Pasaje citado:
──────────────────────────────
A la luz de la experiencia de Cambiemos ciertos analistas políticos tienen la oportunidad de interiorizarse de que la existencia de tendencias contradictorias (y a veces enfrentadas) en el seno de un mismo oficialismo así como los procedimientos para encauzarlas no son rasgos exclusivos del peronismo (o, si se quiere abusar de las generalizaciones, de “los populismos”), sino que puede darse también en fuerzas de otro signo, inclusive aquellas que gozan de mayor respetabilidad a los ojos de esos intérpretes.
Con dos años de ejercicio del gobierno, con inflación maníaca y encuestas depresivas a pocos meses del lanzamiento de un nuevo proceso electoral, en las filas de la coalición gobernante han empezado a manifestarse tironeos que, aunque naturales, comprensibles y previsibles, provocan vértigo (sobre todo a algunos comunicadores indigestados de simplismo). La política siempre supone divergencias, conflictos. Y siempre necesita ejercicio de la autoridad.
──────────────────────────────
Extracto de datos:
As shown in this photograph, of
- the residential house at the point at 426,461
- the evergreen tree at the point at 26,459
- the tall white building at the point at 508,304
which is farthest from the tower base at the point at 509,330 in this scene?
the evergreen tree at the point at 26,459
──────────────────────────────
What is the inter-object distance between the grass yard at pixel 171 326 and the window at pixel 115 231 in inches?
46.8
──────────────────────────────
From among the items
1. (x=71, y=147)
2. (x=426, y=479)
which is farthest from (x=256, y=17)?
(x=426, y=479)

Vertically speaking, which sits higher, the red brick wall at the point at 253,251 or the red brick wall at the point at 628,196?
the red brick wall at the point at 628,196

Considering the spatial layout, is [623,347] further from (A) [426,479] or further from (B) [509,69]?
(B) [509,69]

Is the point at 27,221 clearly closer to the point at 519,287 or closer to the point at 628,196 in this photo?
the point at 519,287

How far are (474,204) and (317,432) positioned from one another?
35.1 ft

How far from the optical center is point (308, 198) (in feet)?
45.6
──────────────────────────────
Por hacer:
A) Transcribe sin cambios el fragmento del texto sobre Cambiemos que va desde "Con dos años" hasta "de la autoridad.", ambos incluidos.
B) Indica qué necesita siempre la política según el texto sobre Cambiemos.

Soluciones por tarea:
A)
Con dos años de ejercicio del gobierno, con inflación maníaca y encuestas depresivas a pocos meses del lanzamiento de un nuevo proceso electoral, en las filas de la coalición gobernante han empezado a manifestarse tironeos que, aunque naturales, comprensibles y previsibles, provocan vértigo (sobre todo a algunos comunicadores indigestados de simplismo). La política siempre supone divergencias, conflictos. Y siempre necesita ejercicio de la autoridad.

B) Ejercicio de la autoridad.